Et c’est donc MARSEILLE qui ouvre le bal des incidents violents en marge des manifestations footballistiques avec d’importantes échauffourées, débutées dans l’après-midi de samedi, avec des affrontements violents de supporters des équipes de Russie et d’Angleterre. Sans grande surprise, les hooligans anglais n’ont pas failli à leur réputation et ont ainsi permis à la police française de faire usage de leurs gaz lacrymogènes, canons à eau et autres compagnies républicaines pour distribuer câlins et petits bisous aux fans du ballon rond un tantinet éméchés.
Quelques heures après les deux rencontres — la footballistique, dont le résultat n’intéresse maintenant plus grand monde, et celle des « supporters » dont l’un est assez probablement entre la mort et la vie de légume — beaucoup tentent de comprendre et font semblant de se demander si ce qui s’est produit aurait pu être prévu, évité ou canalisé.
On nous rassure bien vite : la préfecture des Bouches-du-Rhône avait mobilisé tout plein de policiers et de gendarmes, et a même fait appel à des renforts anglais et russes pour l’occasion.

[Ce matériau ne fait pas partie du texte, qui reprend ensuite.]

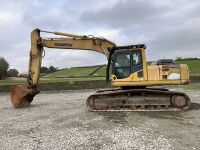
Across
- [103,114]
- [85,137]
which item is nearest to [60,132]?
[85,137]

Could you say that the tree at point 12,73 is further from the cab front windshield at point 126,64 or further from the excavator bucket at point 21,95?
the cab front windshield at point 126,64

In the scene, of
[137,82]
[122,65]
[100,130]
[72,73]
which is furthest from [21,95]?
[72,73]

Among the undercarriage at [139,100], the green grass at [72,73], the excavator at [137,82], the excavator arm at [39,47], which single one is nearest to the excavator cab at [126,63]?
the excavator at [137,82]

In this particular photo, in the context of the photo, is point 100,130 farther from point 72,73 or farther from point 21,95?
point 72,73

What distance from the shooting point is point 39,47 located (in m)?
21.1

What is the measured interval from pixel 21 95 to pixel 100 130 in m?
8.41

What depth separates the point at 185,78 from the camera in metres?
18.7

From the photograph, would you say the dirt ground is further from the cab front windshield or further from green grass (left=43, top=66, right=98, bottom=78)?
green grass (left=43, top=66, right=98, bottom=78)

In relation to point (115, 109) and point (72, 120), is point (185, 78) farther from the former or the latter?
point (72, 120)

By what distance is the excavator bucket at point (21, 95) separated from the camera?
20.8 m

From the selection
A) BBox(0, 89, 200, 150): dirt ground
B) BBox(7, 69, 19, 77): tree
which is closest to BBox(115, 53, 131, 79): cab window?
BBox(0, 89, 200, 150): dirt ground

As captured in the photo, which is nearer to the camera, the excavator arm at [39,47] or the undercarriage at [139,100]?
the undercarriage at [139,100]

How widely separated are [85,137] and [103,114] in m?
5.09

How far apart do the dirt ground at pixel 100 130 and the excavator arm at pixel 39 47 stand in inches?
100
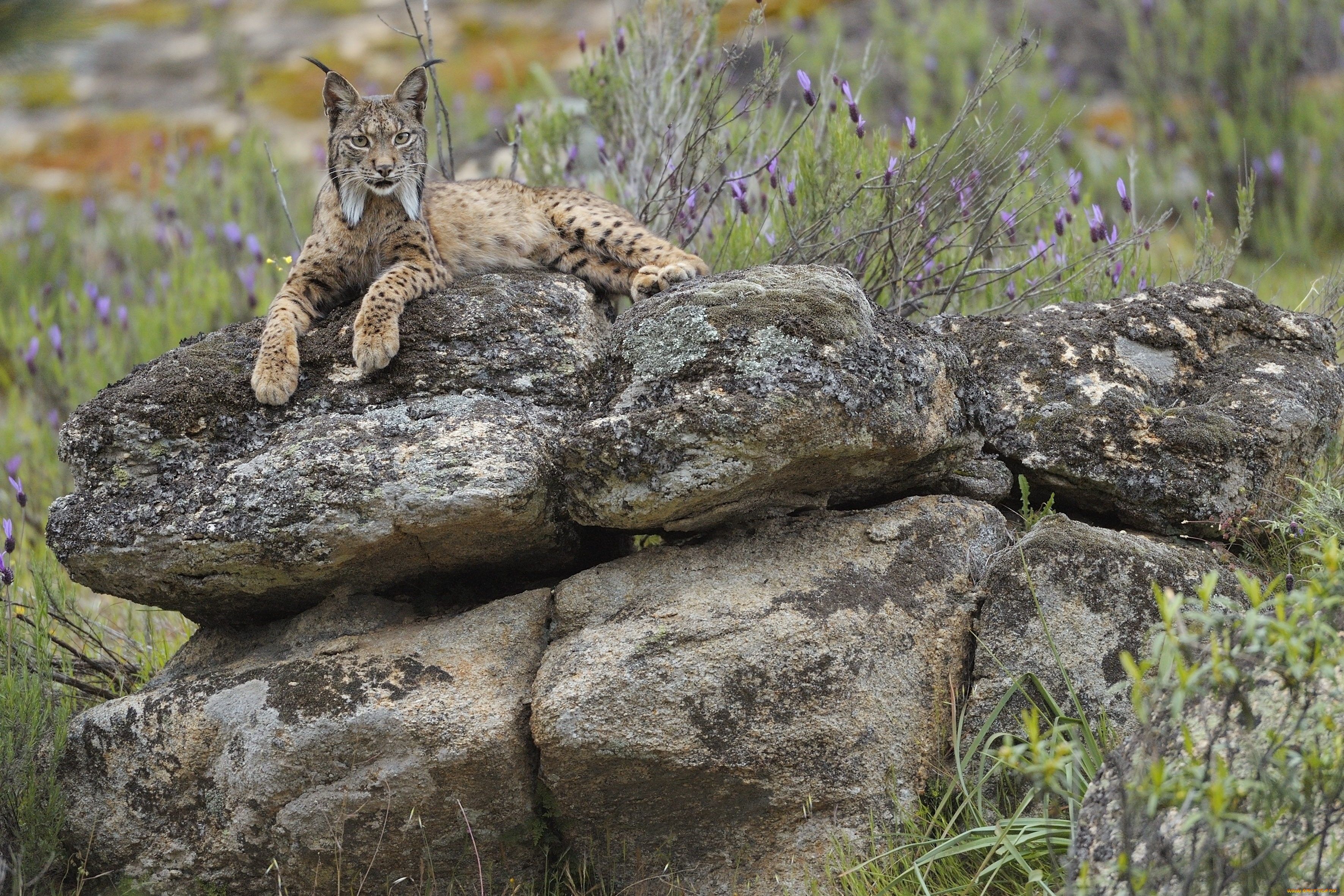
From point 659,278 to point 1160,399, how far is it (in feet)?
5.17

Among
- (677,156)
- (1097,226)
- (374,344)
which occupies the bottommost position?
(1097,226)

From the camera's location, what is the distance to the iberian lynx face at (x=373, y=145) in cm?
375

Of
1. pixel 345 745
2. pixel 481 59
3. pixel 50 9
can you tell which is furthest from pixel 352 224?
pixel 481 59

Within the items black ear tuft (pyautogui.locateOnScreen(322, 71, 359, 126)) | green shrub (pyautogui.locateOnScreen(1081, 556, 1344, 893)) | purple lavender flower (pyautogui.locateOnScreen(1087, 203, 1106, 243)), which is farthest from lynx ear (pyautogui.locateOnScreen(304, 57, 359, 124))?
green shrub (pyautogui.locateOnScreen(1081, 556, 1344, 893))

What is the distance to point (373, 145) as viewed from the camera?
12.4 feet

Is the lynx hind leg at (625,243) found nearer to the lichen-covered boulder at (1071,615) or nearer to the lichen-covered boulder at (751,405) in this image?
the lichen-covered boulder at (751,405)

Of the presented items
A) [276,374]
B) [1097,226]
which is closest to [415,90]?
[276,374]

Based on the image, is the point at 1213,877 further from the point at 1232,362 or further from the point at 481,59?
the point at 481,59

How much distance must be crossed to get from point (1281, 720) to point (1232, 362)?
1.61 meters

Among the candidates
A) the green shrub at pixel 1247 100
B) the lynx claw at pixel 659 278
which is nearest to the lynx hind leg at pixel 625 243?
the lynx claw at pixel 659 278

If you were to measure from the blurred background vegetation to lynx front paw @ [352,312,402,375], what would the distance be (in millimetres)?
1186

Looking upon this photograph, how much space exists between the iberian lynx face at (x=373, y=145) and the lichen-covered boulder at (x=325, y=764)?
147cm

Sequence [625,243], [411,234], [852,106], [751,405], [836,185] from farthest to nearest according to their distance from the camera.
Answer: [836,185] < [852,106] < [625,243] < [411,234] < [751,405]

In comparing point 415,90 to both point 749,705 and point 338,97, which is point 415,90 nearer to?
point 338,97
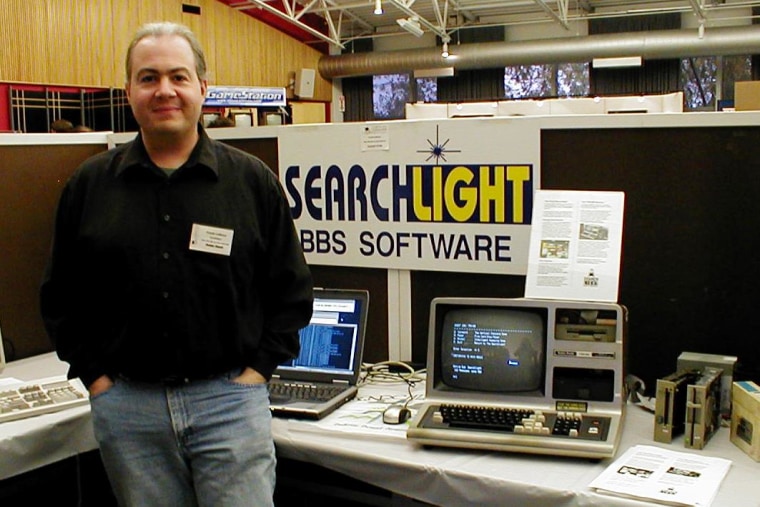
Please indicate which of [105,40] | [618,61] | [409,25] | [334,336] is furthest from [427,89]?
[334,336]

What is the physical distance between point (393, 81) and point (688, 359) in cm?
1233

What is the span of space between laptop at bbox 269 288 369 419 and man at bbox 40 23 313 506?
552 millimetres

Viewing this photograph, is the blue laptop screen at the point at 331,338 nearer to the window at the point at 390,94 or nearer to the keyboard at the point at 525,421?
the keyboard at the point at 525,421

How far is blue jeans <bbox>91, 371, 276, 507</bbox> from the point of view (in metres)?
1.51

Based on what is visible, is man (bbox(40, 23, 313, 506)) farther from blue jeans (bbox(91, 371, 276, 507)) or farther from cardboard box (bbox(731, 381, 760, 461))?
cardboard box (bbox(731, 381, 760, 461))

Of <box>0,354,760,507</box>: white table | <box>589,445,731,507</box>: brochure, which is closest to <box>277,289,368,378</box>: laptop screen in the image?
<box>0,354,760,507</box>: white table

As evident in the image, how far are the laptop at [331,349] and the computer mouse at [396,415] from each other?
0.22 meters

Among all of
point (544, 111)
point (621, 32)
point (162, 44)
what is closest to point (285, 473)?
point (162, 44)

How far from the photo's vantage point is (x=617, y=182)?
6.76 feet

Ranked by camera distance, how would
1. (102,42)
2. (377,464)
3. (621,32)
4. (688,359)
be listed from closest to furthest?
(377,464), (688,359), (102,42), (621,32)

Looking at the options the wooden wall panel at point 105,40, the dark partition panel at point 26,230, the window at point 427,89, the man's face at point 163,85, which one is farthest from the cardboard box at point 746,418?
the window at point 427,89

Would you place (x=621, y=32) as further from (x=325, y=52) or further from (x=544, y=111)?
(x=544, y=111)

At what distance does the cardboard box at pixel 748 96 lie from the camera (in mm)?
1976

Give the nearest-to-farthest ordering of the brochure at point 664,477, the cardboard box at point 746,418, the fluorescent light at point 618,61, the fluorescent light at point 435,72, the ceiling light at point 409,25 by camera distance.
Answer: the brochure at point 664,477 → the cardboard box at point 746,418 → the ceiling light at point 409,25 → the fluorescent light at point 618,61 → the fluorescent light at point 435,72
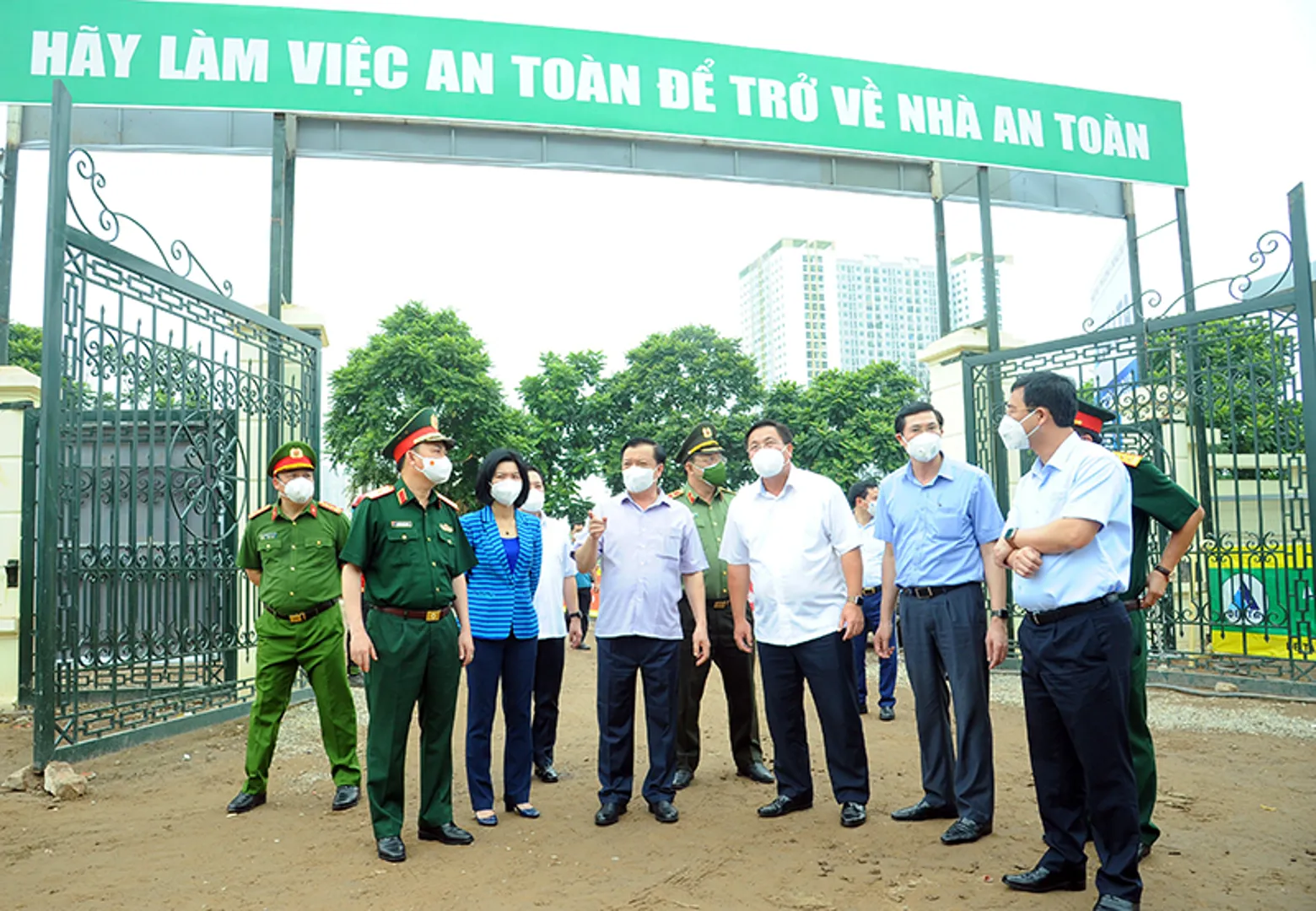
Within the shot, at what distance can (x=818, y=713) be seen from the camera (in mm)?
4184

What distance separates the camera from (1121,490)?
3.08 metres

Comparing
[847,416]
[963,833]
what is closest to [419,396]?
[847,416]

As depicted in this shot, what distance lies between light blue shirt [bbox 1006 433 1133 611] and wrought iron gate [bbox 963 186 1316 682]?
4.49 meters

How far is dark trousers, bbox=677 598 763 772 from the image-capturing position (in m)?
5.07

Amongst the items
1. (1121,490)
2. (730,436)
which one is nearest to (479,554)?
(1121,490)

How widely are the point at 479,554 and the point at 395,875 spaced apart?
1390 mm

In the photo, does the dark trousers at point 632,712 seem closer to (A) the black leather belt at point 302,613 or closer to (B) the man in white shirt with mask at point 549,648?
(B) the man in white shirt with mask at point 549,648

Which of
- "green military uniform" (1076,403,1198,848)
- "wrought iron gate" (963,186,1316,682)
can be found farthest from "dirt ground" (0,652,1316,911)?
"wrought iron gate" (963,186,1316,682)

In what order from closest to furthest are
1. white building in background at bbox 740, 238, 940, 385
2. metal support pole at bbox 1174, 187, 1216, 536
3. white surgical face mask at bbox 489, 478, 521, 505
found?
white surgical face mask at bbox 489, 478, 521, 505 → metal support pole at bbox 1174, 187, 1216, 536 → white building in background at bbox 740, 238, 940, 385

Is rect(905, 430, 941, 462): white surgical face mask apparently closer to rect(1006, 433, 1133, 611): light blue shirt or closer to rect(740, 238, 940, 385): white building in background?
rect(1006, 433, 1133, 611): light blue shirt

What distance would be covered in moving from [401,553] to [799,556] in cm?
170

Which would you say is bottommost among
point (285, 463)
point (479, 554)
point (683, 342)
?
point (479, 554)

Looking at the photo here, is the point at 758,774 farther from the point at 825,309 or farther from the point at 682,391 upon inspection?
the point at 825,309

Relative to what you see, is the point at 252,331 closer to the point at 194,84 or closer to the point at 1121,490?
the point at 194,84
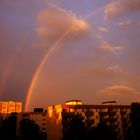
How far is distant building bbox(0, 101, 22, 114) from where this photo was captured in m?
147

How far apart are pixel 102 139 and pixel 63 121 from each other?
57.0 ft

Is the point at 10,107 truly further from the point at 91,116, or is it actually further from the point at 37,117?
the point at 91,116

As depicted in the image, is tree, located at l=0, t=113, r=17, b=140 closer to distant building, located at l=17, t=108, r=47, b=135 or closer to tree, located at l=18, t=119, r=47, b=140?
tree, located at l=18, t=119, r=47, b=140

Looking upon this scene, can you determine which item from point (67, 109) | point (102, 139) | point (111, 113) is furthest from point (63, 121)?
point (102, 139)

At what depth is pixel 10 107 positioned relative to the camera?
150000 mm

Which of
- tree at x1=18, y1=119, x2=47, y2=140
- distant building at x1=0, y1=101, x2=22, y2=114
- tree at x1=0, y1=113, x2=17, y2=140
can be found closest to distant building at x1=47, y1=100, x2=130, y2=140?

Dans les rangs ministériels, les principaux responsables sont sur le pont, petit doigt sur la couture, sourcils froncés, œil vif, jarret pétillant. Ainsi, Patrick Kanner, le ministre des Sports, nous a doctement expliqué que « tout est fait pour encadrer l’événement », et Bernie C., le ministre de l’Intérieur, a même indiqué que le hooliganisme est « pleinement pris en compte au même titre que les autres menaces, terroristes notamment ». Pour le maire et les responsables locaux, le dispositif « parfaitement organisé » a permis de circonscrire les débordements. Pour le chef de la Division nationale de lutte contre le hooliganisme (DNLH), ça baigne dans le succès : « Il n’y a pas de constat d’échec dans la mesure où l’intervention rapide et efficace des forces de l’ordre a permis de circonscrire les incidents dans le temps et dans l’espace. On a eu affaire à des phénomènes de violences initiés par des mouvements de foule d’une population extrêmement dense au niveau du Vieux-Port avec suralcoolisation de cette population. »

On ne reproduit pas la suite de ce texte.